The US on Thursday said it would let US oil companies reopen negotiations with the Libyan government over potentially lucrative oil leases that have been off- limits since Washington imposed sanctions on the government of Muammer Gadaffi in 1986.

The concession was among measures announced by the White House on Thursday to reward Libya for deciding to renounce weapons of mass destruction and compensate the victims of the 1988 Lockerbie bombing.

The US said it would lift all restrictions on Americans travelling to Libya, allowing visits for the first time in 23 years, and would invite Tripoli to re-establish partial diplomatic relations by sending permanent representatives to Washington.

"While more remains to be done, Libya's actions have been serious, credible and consistent with Colonel Gadaffi's public declaration that Libya seeks to play a role in 'building a new world free from [weapons of mass destruction] and from all forms of terrorism' ", the White House said.

Testifying before the Senate foreign relations committee, William Burns, secretary of state for near eastern affairs, said on Thursday he remained concerned about Libya's continued involvement in African countries, particularly the regimes in Zimbabwe and Liberia.
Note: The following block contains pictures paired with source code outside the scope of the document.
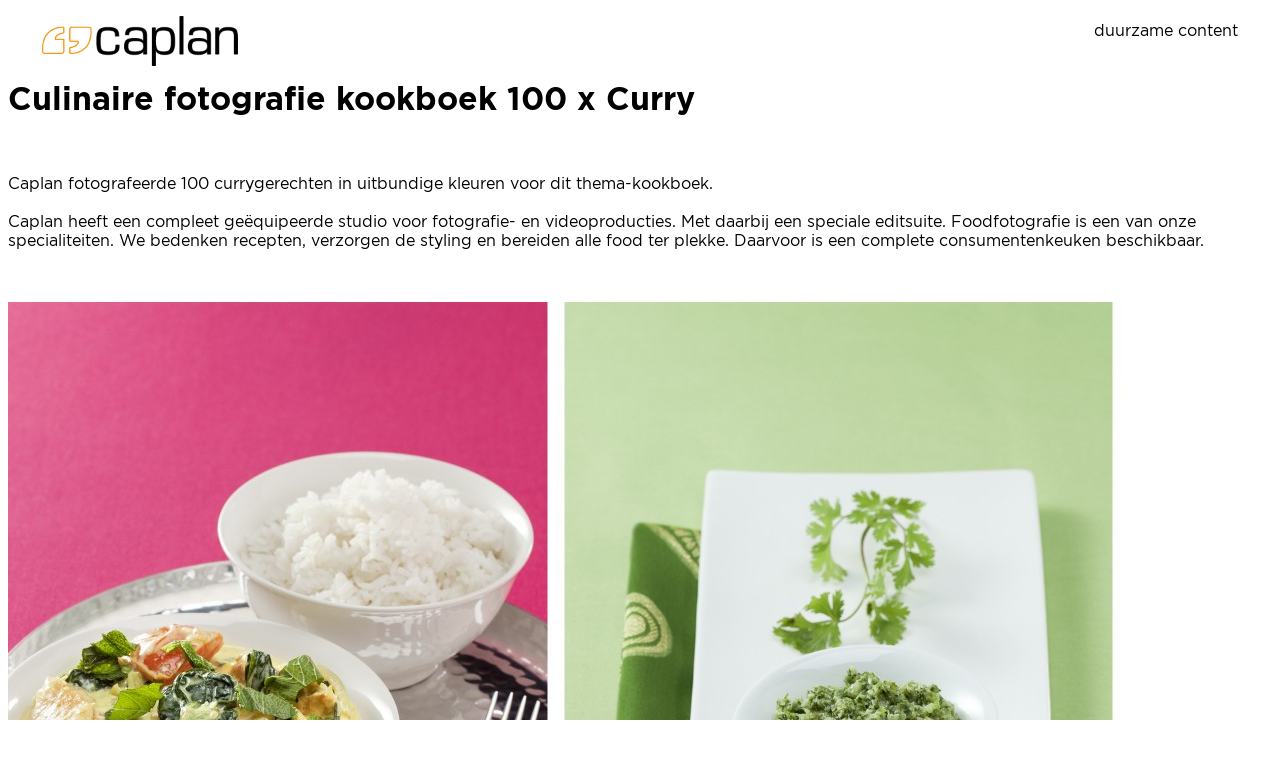

--- FILE ---
content_type: text/html; charset=UTF-8
request_url: https://www.caplan.nl/week-10-2018-culinaire-fotografie
body_size: 1545
content:
<!DOCTYPE html>
<html xmlns="http://www.w3.org/1999/xhtml" lang="nl">

<head>
    <meta http-equiv="Content-Type" content="text/html; charset=utf-8">

        <title>
</title>
    <meta name="description" content="
">

    <meta name="author" content="Caplan BV">
    <meta name="description" content="© Caplan BV">
    <meta name="viewport" content="width=device-width,initial-scale=1">
    <meta name="Resource-type" content="Document">
    <meta name="apple-mobile-web-app-title" content="Caplan BV">
    <meta name="application-name" content="caplan.nl">


      
    <link rel="canonical" href="caplan.nl">
    
            <!-- Google Analytics -->
        <script>
            window.ga=window.ga||function(){(ga.q=ga.q||[]).push(arguments)};ga.l=+new Date;
            ga('create', 'UA-88573485-2', 'auto');
            ga('send', 'pageview');
        </script>
        <script async src='https://www.google-analytics.com/analytics.js'></script>
        <!-- End Google Analytics -->
        
    <link rel="apple-touch-icon" sizes="57x57" href="/img/caplannl/logo/fav/apple-icon-57x57.png">
    <link rel="apple-touch-icon" sizes="60x60" href="/img/caplannl/logo/fav/apple-icon-60x60.png">
    <link rel="apple-touch-icon" sizes="72x72" href="/img/caplannl/logo/fav/apple-icon-72x72.png">
    <link rel="apple-touch-icon" sizes="76x76" href="/img/caplannl/logo/fav/apple-icon-76x76.png">
    <link rel="apple-touch-icon" sizes="114x114" href="/img/caplannl/logo/fav/apple-icon-114x114.png">
    <link rel="apple-touch-icon" sizes="120x120" href="/img/caplannl/logo/fav/apple-icon-120x120.png">
    <link rel="apple-touch-icon" sizes="144x144" href="/img/caplannl/logo/fav/apple-icon-144x144.png">
    <link rel="apple-touch-icon" sizes="152x152" href="/img/caplannl/logo/fav/apple-icon-152x152.png">
    <link rel="apple-touch-icon" sizes="180x180" href="/img/caplannl/logo/fav/apple-icon-180x180.png">
    <link rel="icon" type="image/png" sizes="192x192"  href="/img/caplannl/logo/fav/android-icon-192x192.png">
    <link rel="icon" type="image/png" sizes="32x32" href="/img/caplannl/logo/fav/favicon-32x32.png">
    <link rel="icon" type="image/png" sizes="96x96" href="/img/caplannl/logo/fav/favicon-96x96.png">
    <link rel="icon" type="image/png" sizes="16x16" href="/img/caplannl/logo/fav/favicon-16x16.png">
    <link rel="manifest" href="/img/caplannl/logo/fav/manifest.json">
    <meta name="msapplication-TileColor" content="#ffffff">
    <meta name="msapplication-TileImage" content="/img/caplannl/logo/fav/ms-icon-144x144.png">
    <meta name="theme-color" content="#ffffff">
    <meta name="apple-mobile-web-app-capable" content="yes"/>
    <meta name="csrf_token" content="TfruWDSmcbFrWX6nghLAIk9NpEHg4nZymjh2TYtI">
    <meta http-equiv="x-ua-compatible" content="IE=edge">
    
    <script src="https://player.vimeo.com/api/player.js"></script>
    
            <script src="/spa/app.js?id=c30542c5eb32d13697d1"></script>
        <link rel="stylesheet" type="text/css" href="/spa/app.css?id=4be2471d1fd6ce6185dc" />
    
    <!-- Init stuff -->
    <style>
        :root {
          --blockle-color1: rgba(240, 157, 55, 1); 
          --blockle-shadow1: rgba(240, 135, 82, 0.55); 
        }
        
        body {
            font-family: Gotham Book;
        }
        
    </style>
    
    <script>
        $(function() {
            Blockle.init("239D98A2-EE104A5D-9F7E5FDB-A9CE604B");
            
            document.onkeydown = function(evt) {
                evt = evt || window.event;
                var isEscape = false;
                if ("key" in evt) {
                    isEscape = (evt.key === "Escape" || evt.key === "Esc");
                } else {
                    isEscape = (evt.keyCode === 27);
                }
                if (isEscape) {
                    Blockle.closeArticle();
                    Blockle.closeTooltips();
                }
            };
        });
    </script>

        </head>

<body data-lang="nl" class="
  
  crawlerMode
">

    <div id="loaderbox">
        <div id="loader" class="loading-spinner">
            <div></div><div></div><div></div>
        </div>
    </div>

    <div id="header" class="fixed">

                
        <div id="logo">
            <a href="/">
                <img src="/img/caplannl/logo/logo.png">
            </a>
        </div>
        
                <div id="slogan" class="pull-right">
                        
            <h2 class="">duurzame content</h2>
            
                        
        </div>
                
                
    </div>

    <div id="article-overlay" class="">
    
    <div id="button-wrapper">
        <a class="button back" href="#" id="close-button">Terug</a>
        
        <a class="button article-unlocker bounce-in-fwd" href="#" id="unlock-button" data-article-id="">Lees dit artikel</a>
    </div>

    <div id="article-unlocker-wrapper">
            </div>

    <div id="article-content">
        
        <!-- Article content will be loaded here with AJAX -->
        
    </div>
    
</div>        
    
<h1>
    Culinaire fotografie 100 x Curry
</h1>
"US Libyan relations can only be rebuilt if we develop confidence in the Libyan regime's commitment to repudiate its past support for terrorism. We are still concerned about problems in Liberia and Zimbabwe."

The White House announcement was delayed from Monday after Shukri Ghanem, Libya's prime minister, said in a BBC interview his country had agreed to the Lockerbie settlement only to "buy peace".

But on Wednesday Libya said it stood by its letter to the UN last August, which stated that it "accepts responsibility for the actions of its officials" in bringing down PanAm Flight 103.

Four US oil companies - Occidental Petroleum and a coalition comprising ConocoPhillips, Marathon and Amerada Hess - hold oil leases in Libya.